In this post, I intend to breakdown how object detection is done using YOLO.
Before fully understanding this hellish technological fiasta, you should know the difference in object classification, detection and segmentation.
Just stick till the end, and you won’t regret. :)
What is Object Classification
Image Reference: https://goo.gl/BPtB4f
It is a process where a system tries to predict what an image is. That is, a
classifier that predicts the label of the image.
In a simple term, if you
have a classifier for cat-dog prediction, the system (or the classifier)
predicts (tries to predict) the label of any test image fed to it. Here, it will
either be a dog or a cat.
Remember: For any classifier, it will only
predict the class label on which it was trained on. So, in the above case,
despite showing an image of an elephant, the classifier will either output dog
or a cat. To recognize the elephant, the whole system will have to be trained
from scratch (or loaded from pre-trained model) on elephants’ dataset.

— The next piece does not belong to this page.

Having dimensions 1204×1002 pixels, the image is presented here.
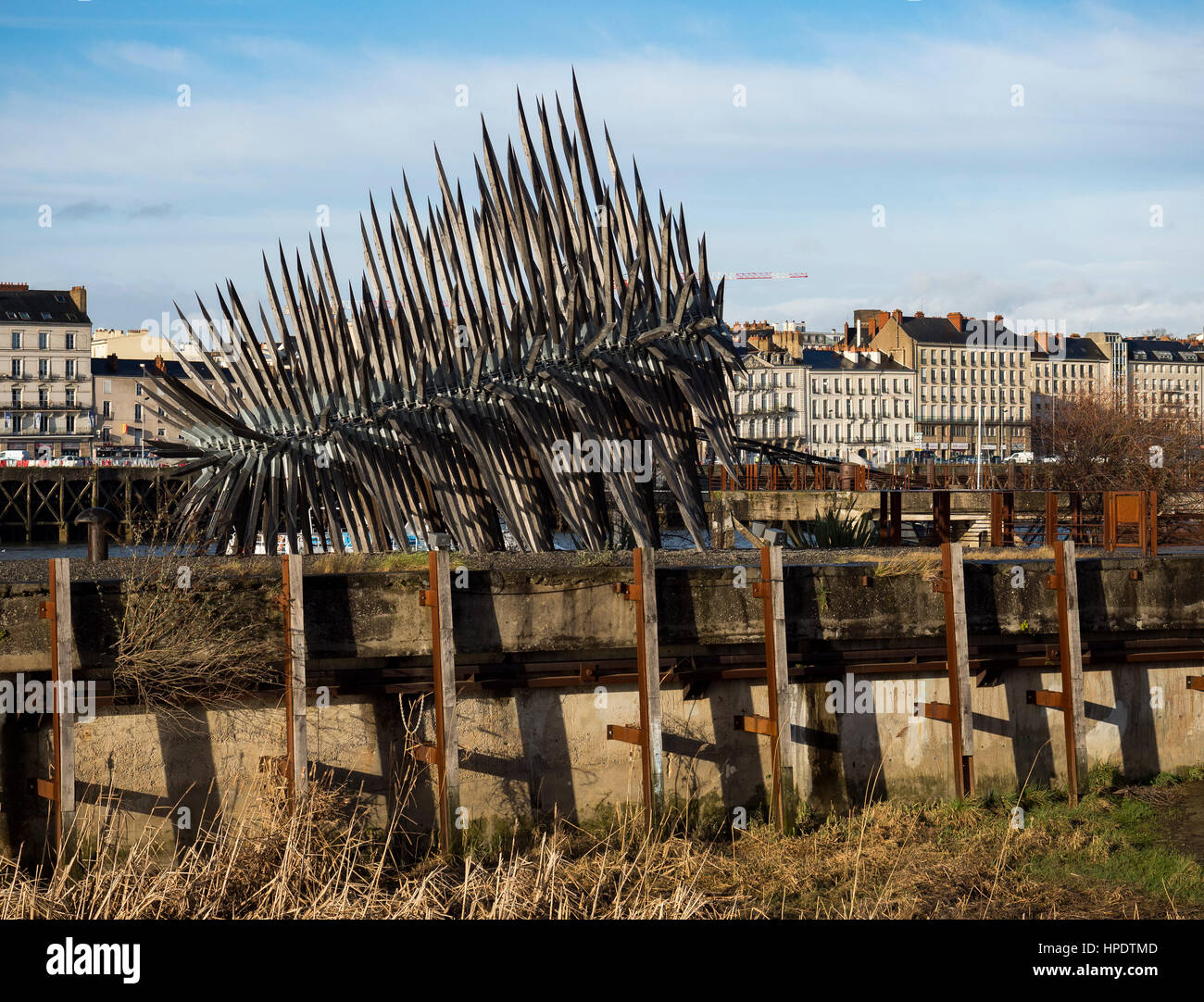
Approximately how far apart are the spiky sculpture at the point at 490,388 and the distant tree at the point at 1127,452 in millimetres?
25453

Approaches for object classification:
A general representation of abstract features using pixel. Bottom level consists of raw pixels. As we go up in the hierarchy, pixels are grouped together to form low level features which in turn form groups to form high-level features.
We can apply any existing ML/DL techniques for classification problem. Some of which are:
- Binary classification on image features
- SVM on image features
- Artificial Neural Networks on image features
- Convolutional Neural Networks on raw image
Among this, CNN has been proven to be one of the best architectures for image classification. To get the scale of how good CNNs are, just know that latest state of the art models in some ways incorporate CNN.
Object Detection
Image from YOLO V3 in MPercept Technology R&D Unit
Object detection is a computer technology related to computer vision and image processing that deals with detecting instances of semantic objects of a certain class (such as humans, buildings, or cars) in digital images and videos. Well-researched domains of object detection include face detection and pedestrian detection. Object detection has applications in many areas of computer vision, including image retrieval and video surveillance.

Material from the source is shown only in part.